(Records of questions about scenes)

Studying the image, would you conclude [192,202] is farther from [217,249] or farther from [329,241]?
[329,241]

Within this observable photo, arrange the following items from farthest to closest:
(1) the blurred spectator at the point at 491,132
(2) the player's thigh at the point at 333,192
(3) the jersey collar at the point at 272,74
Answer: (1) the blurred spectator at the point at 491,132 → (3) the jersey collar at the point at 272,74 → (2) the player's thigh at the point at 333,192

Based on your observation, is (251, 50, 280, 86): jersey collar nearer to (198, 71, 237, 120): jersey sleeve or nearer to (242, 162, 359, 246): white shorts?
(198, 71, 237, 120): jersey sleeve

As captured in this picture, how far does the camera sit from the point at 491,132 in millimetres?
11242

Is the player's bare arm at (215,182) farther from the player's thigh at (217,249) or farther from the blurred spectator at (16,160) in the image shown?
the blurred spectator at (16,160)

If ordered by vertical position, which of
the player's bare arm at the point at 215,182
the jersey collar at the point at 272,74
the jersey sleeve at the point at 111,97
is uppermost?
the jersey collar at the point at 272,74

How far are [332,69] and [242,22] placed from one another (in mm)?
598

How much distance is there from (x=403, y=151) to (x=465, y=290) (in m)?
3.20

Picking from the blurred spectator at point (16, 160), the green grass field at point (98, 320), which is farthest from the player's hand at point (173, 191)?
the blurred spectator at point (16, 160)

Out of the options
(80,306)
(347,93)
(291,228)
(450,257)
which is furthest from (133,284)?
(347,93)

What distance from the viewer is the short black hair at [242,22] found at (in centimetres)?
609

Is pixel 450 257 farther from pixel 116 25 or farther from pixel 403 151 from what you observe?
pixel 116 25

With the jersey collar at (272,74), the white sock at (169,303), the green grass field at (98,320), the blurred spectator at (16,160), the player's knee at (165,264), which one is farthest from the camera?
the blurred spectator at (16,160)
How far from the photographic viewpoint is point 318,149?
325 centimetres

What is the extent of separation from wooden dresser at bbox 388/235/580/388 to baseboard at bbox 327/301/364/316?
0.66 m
* * *
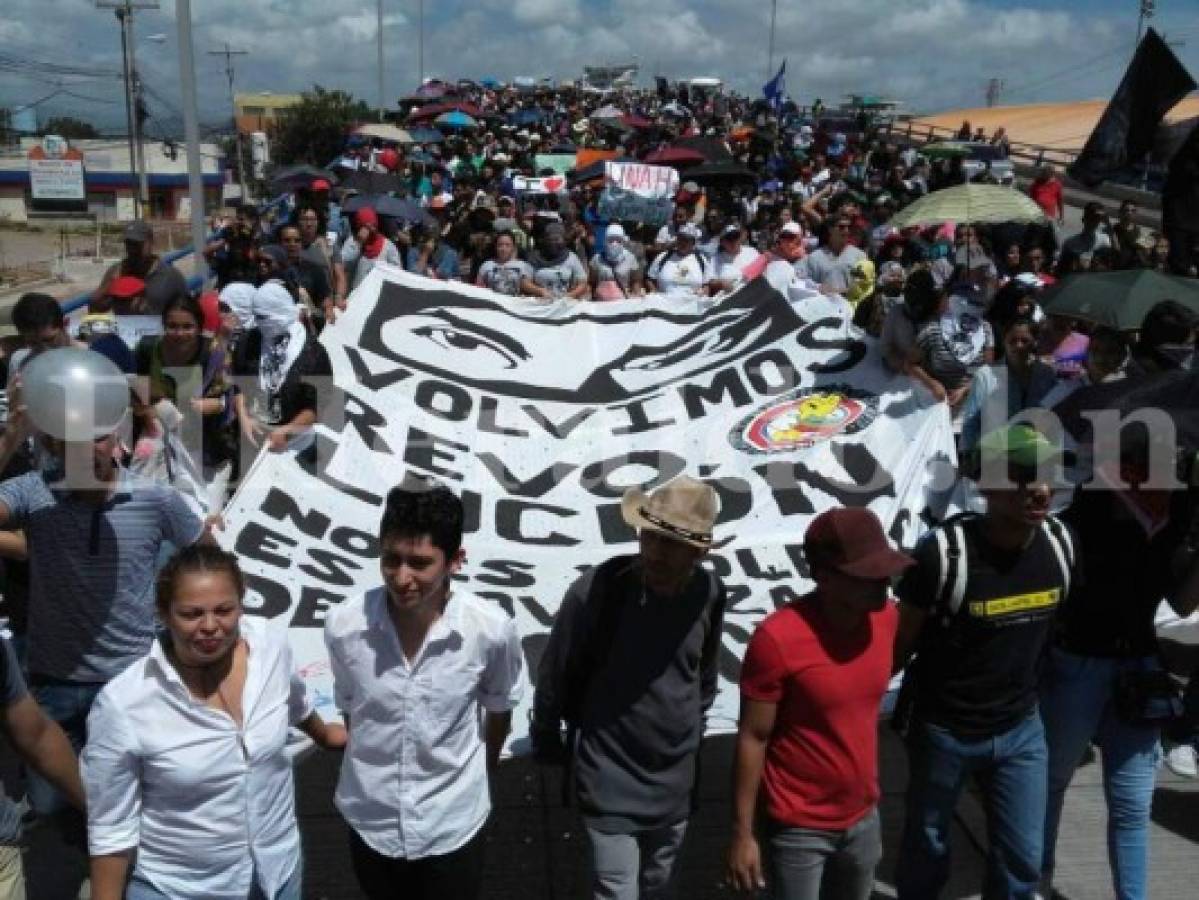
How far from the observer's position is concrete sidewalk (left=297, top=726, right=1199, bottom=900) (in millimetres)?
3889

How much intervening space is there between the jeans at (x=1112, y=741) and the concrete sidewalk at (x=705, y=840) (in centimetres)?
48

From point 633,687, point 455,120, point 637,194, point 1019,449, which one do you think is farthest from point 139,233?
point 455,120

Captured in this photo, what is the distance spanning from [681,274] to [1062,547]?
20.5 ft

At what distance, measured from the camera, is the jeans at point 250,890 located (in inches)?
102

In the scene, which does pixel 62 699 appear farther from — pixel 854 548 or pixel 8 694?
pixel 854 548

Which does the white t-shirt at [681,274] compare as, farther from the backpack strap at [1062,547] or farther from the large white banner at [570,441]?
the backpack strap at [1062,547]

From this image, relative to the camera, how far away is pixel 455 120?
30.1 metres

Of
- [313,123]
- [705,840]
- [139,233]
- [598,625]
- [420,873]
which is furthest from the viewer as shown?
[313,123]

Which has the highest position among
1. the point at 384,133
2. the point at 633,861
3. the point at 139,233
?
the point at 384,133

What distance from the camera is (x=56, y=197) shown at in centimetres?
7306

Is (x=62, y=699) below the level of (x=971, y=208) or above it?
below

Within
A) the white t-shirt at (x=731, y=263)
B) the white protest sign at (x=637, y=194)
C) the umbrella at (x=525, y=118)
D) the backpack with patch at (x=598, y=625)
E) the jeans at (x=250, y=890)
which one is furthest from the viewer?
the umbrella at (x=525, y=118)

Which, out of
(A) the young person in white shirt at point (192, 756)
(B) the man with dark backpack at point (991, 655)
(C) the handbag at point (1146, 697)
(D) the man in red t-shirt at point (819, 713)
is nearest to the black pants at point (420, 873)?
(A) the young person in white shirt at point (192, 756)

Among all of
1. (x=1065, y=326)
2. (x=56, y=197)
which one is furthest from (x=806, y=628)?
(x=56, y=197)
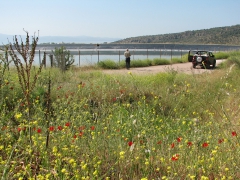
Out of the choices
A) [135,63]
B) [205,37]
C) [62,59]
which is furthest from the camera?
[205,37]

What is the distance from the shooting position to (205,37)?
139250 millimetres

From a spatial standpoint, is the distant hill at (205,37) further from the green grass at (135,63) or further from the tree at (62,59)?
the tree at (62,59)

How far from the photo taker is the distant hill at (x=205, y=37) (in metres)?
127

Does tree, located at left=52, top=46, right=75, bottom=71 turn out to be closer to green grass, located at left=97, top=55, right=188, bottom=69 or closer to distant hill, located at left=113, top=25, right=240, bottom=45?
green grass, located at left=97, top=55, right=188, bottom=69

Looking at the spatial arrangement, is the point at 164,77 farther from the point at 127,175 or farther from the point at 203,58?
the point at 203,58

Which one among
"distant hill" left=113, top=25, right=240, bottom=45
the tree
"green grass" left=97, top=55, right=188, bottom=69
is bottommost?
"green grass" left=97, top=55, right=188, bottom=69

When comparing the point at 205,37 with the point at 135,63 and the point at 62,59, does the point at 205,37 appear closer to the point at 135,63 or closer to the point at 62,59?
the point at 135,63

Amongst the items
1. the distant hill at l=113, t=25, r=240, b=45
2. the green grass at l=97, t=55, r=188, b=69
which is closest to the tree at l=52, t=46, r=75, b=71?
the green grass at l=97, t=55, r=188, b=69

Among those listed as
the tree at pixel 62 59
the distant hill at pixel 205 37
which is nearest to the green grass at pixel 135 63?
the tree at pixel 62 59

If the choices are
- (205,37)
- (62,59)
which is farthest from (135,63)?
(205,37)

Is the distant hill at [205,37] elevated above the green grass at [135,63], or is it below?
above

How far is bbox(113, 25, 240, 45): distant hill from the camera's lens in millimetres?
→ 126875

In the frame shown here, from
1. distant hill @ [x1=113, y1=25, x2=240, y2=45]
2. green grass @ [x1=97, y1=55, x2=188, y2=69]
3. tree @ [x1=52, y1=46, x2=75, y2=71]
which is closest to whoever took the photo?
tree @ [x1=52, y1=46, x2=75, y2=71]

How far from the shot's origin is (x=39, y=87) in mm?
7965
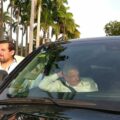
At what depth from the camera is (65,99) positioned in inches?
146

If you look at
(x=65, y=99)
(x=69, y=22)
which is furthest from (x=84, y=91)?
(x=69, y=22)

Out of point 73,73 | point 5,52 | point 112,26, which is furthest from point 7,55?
...
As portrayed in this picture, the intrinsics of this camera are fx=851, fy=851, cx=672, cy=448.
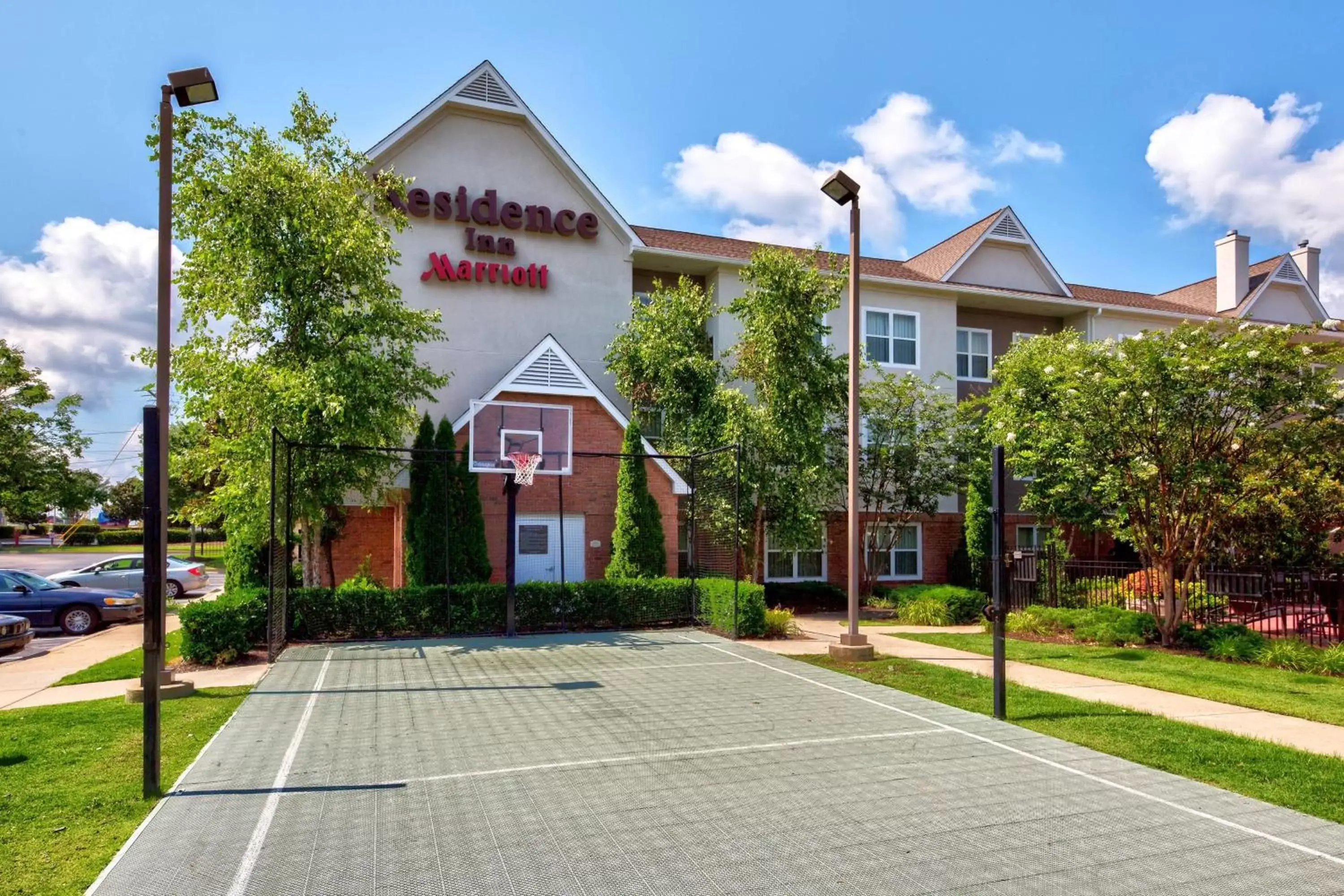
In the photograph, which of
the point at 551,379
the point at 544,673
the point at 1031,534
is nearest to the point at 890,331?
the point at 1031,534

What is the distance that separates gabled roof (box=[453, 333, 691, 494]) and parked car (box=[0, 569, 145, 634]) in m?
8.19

:: WHAT IS EXPECTED ::
Reproduce the listing word for word, starting at the line that contains "How far from the shot's" and ending at the line that contains "Out of point". Leave out the pictures.

:: SOLVED PROBLEM ::
How far from the shot's origin is (x=39, y=87) in mm?
7965
At what depth from the camera is (65,99) positioned in inches?
146

If you look at
(x=65, y=99)
(x=69, y=22)
which is furthest from (x=84, y=91)?
(x=69, y=22)

Out of point 73,73 | point 5,52 | point 112,26, which is furthest from point 7,55?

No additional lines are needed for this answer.